• Required action
Only a number is expected: how many lines in these records mention the word "California"?

• Supplied material

'''

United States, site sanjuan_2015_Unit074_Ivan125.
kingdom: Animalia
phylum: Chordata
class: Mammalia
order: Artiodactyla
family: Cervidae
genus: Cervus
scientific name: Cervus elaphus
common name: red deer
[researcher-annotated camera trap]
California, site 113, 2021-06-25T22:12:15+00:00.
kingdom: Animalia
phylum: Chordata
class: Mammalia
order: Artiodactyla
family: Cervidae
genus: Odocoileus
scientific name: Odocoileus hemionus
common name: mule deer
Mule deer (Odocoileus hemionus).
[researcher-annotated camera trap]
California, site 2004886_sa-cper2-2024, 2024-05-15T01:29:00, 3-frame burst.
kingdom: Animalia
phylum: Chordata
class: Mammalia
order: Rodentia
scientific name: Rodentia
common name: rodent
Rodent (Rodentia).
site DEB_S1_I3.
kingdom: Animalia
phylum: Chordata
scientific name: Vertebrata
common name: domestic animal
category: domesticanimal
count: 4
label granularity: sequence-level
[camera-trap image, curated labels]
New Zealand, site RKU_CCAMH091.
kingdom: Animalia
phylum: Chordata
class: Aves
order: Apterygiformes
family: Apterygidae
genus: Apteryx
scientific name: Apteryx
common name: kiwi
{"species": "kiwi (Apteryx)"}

'''

• Answer space
2